There are currently 66 AAU members, but many of them do not sponsor FBS football (Harvard, Yale) or compete at some D3 / NAIA level like Brandeis and Emory. Scrubbing out those schools (as well as already-B1G schools) here's who's left in FBS:
Conference | AAU Members |
---|
PAC (9) | Arizona, Cal, Colorado, Oregon, Stanford, UCLA, USC, Utah, Washington |
ACC (5) | Duke, Georgia Tech, North Carolina, Pitt, Virginia |
SEC (4) | Florida, Missouri, Texas A&M, Vanderbilt |
Big XII (3) | Iowa State, Kansas, Texas |
Other (3) | Buffalo, Rice, Tulane |
If the Big Ten expands, nobody is coming from the Pac-12. Colorado is the only school with a half-argument for admission, solely on the fact that a rivalry exists with Nebraska. But if you think travel problems for non-revenue sports is bad from Lincoln, try tacking on another 450 miles to Boulder. The Buffs are logistically much better in the Pac-12, and it's not like the Big Ten could somehow scoop up, what, Cal? Stanford?

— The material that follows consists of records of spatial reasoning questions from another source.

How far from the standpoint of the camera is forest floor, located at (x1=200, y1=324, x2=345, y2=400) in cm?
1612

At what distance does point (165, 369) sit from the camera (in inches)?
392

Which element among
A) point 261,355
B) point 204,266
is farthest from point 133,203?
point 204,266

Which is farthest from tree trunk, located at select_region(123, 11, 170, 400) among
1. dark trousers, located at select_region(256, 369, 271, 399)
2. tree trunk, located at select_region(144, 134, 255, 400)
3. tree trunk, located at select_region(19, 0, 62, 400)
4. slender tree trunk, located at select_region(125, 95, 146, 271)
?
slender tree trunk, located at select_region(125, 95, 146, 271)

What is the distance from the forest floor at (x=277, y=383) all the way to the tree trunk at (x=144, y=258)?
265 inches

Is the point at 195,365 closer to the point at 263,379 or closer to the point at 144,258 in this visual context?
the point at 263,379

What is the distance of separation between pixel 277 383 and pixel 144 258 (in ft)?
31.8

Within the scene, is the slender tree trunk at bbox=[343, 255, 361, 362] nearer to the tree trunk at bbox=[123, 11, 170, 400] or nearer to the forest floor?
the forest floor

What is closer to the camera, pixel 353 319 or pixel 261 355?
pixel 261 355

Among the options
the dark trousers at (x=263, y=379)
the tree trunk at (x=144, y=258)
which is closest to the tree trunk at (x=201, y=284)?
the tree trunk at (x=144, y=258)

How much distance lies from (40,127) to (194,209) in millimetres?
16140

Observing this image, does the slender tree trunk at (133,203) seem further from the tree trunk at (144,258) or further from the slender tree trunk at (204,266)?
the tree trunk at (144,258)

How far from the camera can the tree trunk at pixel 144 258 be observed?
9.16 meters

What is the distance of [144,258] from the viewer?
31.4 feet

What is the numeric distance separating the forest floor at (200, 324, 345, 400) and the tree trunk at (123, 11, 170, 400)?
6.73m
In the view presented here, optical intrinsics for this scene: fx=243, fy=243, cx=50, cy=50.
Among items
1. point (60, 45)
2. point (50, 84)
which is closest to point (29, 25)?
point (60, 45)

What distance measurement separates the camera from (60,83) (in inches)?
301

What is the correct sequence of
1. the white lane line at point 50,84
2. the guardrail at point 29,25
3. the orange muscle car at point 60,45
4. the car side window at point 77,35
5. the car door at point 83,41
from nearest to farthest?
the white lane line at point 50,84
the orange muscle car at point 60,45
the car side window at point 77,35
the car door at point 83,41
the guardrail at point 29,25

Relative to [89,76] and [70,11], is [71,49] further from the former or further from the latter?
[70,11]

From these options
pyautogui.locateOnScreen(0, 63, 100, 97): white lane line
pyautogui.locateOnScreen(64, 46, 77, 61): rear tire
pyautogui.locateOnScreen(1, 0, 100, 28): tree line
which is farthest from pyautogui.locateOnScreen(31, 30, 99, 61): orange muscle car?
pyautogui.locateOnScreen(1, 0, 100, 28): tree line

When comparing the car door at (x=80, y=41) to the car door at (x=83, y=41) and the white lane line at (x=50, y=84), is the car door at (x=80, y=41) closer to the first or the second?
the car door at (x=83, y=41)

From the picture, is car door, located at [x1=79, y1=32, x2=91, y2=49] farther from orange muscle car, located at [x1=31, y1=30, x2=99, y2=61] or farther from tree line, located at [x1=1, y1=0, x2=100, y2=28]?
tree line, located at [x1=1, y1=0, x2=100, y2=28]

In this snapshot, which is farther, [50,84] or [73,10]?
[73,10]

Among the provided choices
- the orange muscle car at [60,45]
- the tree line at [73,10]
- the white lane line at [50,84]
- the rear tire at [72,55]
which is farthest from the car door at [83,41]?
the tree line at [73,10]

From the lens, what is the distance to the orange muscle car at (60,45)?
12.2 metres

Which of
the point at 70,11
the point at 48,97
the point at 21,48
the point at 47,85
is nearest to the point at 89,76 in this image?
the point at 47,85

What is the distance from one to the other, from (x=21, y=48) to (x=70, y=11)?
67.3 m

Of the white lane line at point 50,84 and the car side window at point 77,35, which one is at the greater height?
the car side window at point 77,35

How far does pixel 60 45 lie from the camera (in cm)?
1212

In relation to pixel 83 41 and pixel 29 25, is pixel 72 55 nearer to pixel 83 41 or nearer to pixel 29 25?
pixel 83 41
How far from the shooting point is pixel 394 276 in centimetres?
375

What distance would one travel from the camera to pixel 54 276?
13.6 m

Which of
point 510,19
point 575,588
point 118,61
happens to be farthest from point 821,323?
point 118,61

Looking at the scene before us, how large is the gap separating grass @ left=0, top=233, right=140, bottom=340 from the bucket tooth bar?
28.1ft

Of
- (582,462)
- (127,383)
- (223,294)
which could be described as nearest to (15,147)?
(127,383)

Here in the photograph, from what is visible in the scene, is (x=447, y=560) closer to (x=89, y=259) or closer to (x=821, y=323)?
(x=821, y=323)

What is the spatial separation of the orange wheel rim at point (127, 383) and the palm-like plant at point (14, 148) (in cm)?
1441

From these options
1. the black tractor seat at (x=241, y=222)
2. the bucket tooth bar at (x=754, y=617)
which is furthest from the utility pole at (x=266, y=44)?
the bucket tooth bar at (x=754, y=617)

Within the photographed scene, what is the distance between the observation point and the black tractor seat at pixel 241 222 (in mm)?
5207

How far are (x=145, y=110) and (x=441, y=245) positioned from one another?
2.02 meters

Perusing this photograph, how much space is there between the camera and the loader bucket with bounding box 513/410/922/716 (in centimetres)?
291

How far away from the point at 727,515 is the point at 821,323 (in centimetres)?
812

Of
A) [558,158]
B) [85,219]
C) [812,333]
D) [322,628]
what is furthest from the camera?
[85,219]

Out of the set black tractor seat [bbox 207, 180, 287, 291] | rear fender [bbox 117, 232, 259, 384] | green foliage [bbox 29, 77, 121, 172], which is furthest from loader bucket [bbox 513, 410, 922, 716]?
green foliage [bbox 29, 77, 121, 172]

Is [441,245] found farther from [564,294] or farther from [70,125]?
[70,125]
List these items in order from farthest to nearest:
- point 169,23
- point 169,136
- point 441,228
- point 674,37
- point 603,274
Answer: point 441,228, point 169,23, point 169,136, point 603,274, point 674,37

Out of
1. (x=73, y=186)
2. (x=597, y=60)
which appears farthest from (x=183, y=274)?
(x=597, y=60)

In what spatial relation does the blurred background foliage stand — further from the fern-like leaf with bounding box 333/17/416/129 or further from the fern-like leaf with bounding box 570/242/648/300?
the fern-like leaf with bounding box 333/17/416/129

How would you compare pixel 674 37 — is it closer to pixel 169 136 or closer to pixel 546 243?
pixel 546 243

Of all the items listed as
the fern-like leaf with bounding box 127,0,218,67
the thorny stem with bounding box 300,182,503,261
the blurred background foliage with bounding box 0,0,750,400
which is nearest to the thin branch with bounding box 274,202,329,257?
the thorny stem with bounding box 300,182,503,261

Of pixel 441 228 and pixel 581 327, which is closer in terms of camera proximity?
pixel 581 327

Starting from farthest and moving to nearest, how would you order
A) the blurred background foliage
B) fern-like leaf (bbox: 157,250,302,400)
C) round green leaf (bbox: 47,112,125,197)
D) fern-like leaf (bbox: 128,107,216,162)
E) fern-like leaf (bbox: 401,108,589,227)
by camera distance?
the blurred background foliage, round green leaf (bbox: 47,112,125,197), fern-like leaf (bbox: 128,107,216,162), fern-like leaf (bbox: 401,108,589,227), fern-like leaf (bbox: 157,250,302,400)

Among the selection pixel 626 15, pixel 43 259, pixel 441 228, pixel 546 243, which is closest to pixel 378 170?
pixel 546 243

The ACC offers 2-3 targets of any interest: Virginia and UNC/Duke. UVA would preserve the contiguous footprint of the conference but the Cavaliers are a non-factor in football, really. The have some impressive basketball and lacrosse teams but this is always about football. You'd be better off adding Virginia Tech, but the Hokies aren't an AAU member. UNC/Duke offers an interesting combo, but I feel like you'd have to get both of them, plus they'd need to forgo rivalries with Wake and NC State. They have their own quadrangle of hate with the four NC schools and I just don't see them jumping ship.
Nobody is leaving the SEC for the B1G. It's apples to apples. They make just as much money and have a better perception athletically, thanks to recent success by Alabama and to a lesser extent, LSU and UGA. Mizzou might be tempted but it would have to be some two-step tango where we also pull in Kansas and get the Husker-Jayhawk-Tiger triangle happening again.
On that note, Iowa State ain't getting in. Hawkeyes will see to that. Texas could. The Longhorns are literally the only remaining AAU member in the country that makes a tiny bit of sense geographically (not really) and are nationally relevant, and offer fertile recruiting ground.
Skip the G5 teams. Never happening.
So, basically Texas. Texas is the lone AAU member who could work in the Big Ten. And after all that, I'm supposed to believe that the Big Ten would patently reject Oklahoma (or Notre Dame, for that matter) if they wanted to join the conference? "Sure, we'll take Kansas over Oklahoma. We'll take Iowa State over Notre Dame..."
It makes no sense. Once conference realignment spins up again, AAU Membership as a prerequisite for Big Ten membership is about to go flying out the window. Or if Kevin Warren sticks to his academic guns, don't be surprised when NU, along with Ohio State, Michigan, Penn State, Iowa and Wisconsin bail out for better football climates in a new conference or league.